That quote applies to us—crypto investors—more than perhaps any other group. It’s not just relevant to obvious sectors like NFTs, DeFi, and RWAs but to Bitcoin itself. Those who called for Bitcoin to hit $100,000 in 2017 had to wait until the end of 2024 to be proven right. Along the way, there were plenty of gains—but also years of waiting, corrections, and outright crashes.
Stepping back for a moment, the crypto market has been eerily quiet the past couple of weeks. After the executive order drama, news flow has slowed alongside Bitcoin’s price action, so I’ve taken the opportunity to dig into some more thought-provoking material. Howard Marks, one of my favorite value investors, recently published a memo titled “On Bubble Watch,” marking the 25th anniversary of the first memo he ever wrote that actually received a response.

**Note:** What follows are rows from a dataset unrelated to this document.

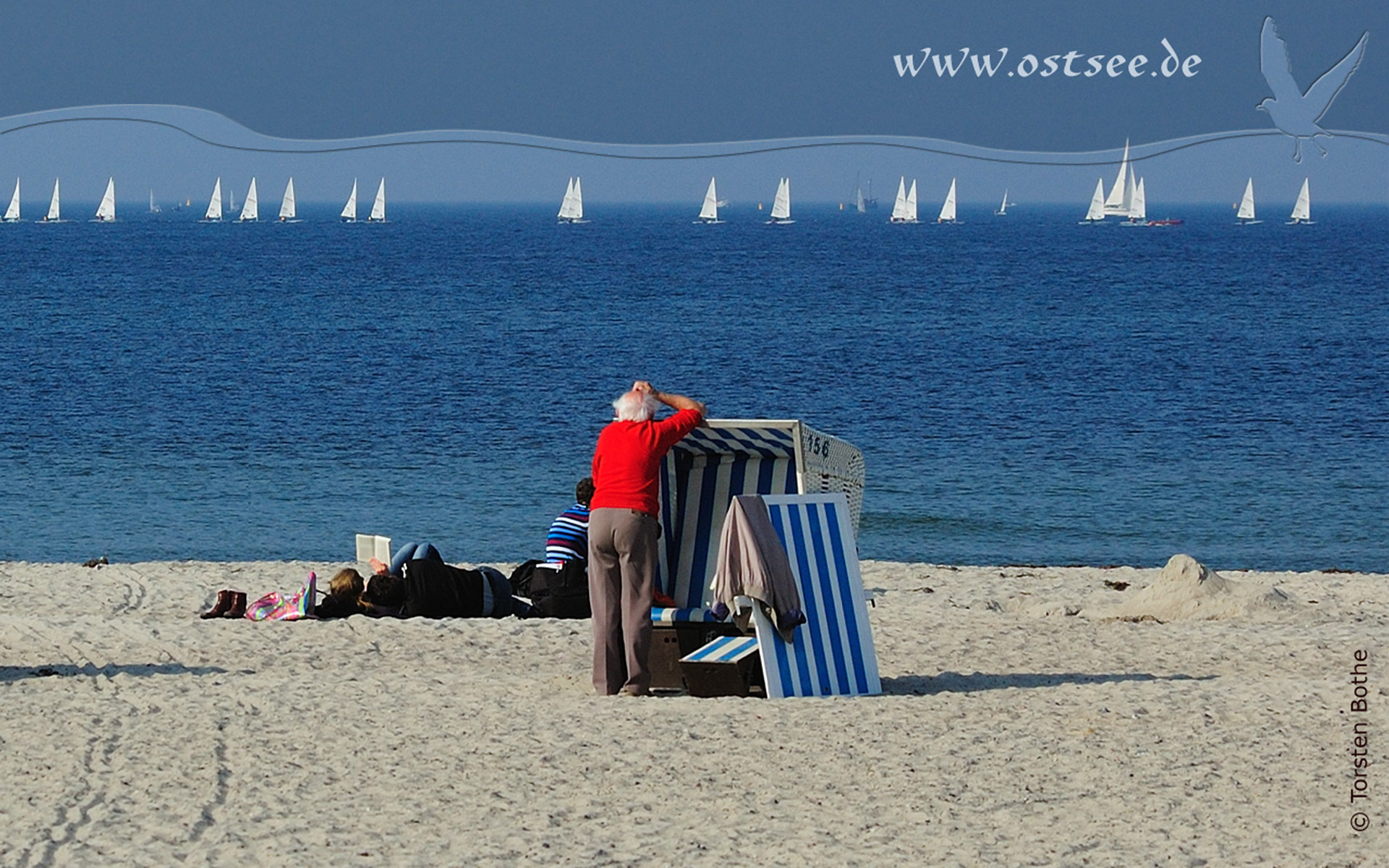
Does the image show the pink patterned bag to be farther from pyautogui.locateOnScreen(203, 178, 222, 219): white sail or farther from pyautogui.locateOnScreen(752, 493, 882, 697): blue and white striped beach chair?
pyautogui.locateOnScreen(203, 178, 222, 219): white sail

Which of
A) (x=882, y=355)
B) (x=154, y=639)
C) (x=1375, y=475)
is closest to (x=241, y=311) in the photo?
(x=882, y=355)

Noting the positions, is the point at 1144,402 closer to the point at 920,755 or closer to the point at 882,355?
the point at 882,355

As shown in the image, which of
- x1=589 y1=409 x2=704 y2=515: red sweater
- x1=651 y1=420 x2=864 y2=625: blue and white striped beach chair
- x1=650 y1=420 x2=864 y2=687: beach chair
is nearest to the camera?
x1=589 y1=409 x2=704 y2=515: red sweater

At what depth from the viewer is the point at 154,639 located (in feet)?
30.4

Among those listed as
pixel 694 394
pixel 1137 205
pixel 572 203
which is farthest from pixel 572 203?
pixel 694 394

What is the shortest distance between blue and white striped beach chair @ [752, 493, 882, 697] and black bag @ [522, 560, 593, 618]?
2.67m

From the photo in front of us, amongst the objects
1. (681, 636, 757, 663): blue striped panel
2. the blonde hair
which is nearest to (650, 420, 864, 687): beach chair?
(681, 636, 757, 663): blue striped panel

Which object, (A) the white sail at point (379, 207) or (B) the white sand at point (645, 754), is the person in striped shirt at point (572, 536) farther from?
(A) the white sail at point (379, 207)

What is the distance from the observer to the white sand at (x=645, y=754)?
5422 mm

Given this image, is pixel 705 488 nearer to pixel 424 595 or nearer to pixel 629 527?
pixel 629 527

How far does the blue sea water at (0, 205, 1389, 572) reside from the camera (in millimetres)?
19172

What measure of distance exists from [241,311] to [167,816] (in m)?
55.6

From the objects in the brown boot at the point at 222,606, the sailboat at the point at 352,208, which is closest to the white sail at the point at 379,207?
the sailboat at the point at 352,208

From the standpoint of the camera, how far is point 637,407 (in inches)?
295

It’s refreshing to feel like less of an old-timer in this space when covering a milestone like that. While the memo isn’t about Bitcoin, its insights couldn’t be more relevant. Marks only mentions Bitcoin once, using it as an example to reinforce his core argument: “A bubble or crash is more a state of mind than a quantitative calculation.”
So here’s my challenge to you: take a step back and assess where we stand—not just in crypto, but across equities and every major asset class. Are we in that place right now?
Howard Marks explains “there’s no price too high” by saying, “When you can’t imagine any flaws in the argument and are terrified that your officemate/golf partner/brother-in-law/competitor will own the asset in question and you won’t, it’s hard to conclude there’s a price at which you shouldn’t buy.”
For us in crypto, it’s often the opposite—we already hold Bitcoin, while it’s our co-worker, barber, uncle, or nephew whose sudden curiosity turns into panic once they realize they have no exposure. A diligent investor needs to recognize which side of the equation they’re on and act accordingly.
“Bubbles are marked by bubble thinking. Perhaps for working purposes we should say that bubbles and crashes are times when extreme events cause people to lose their objectivity and view the world through highly skewed psychology—either too positive or too negative.”
Are we bubble thinking right now?
“When a whole market or a group of securities is blasting off and a specious idea is making its adherents rich, few people will risk calling it out.”
Marks then reflects on his early career, dating back to 1969, during the rise of the Nifty Fifty—a group of high-growth companies deemed invincible, with no price too high for their stocks. Fueled by a booming post-WWII economy, innovation, and the rising dominance of growth investing, these companies became the centerpiece of the first major stock market bubble in 40 years.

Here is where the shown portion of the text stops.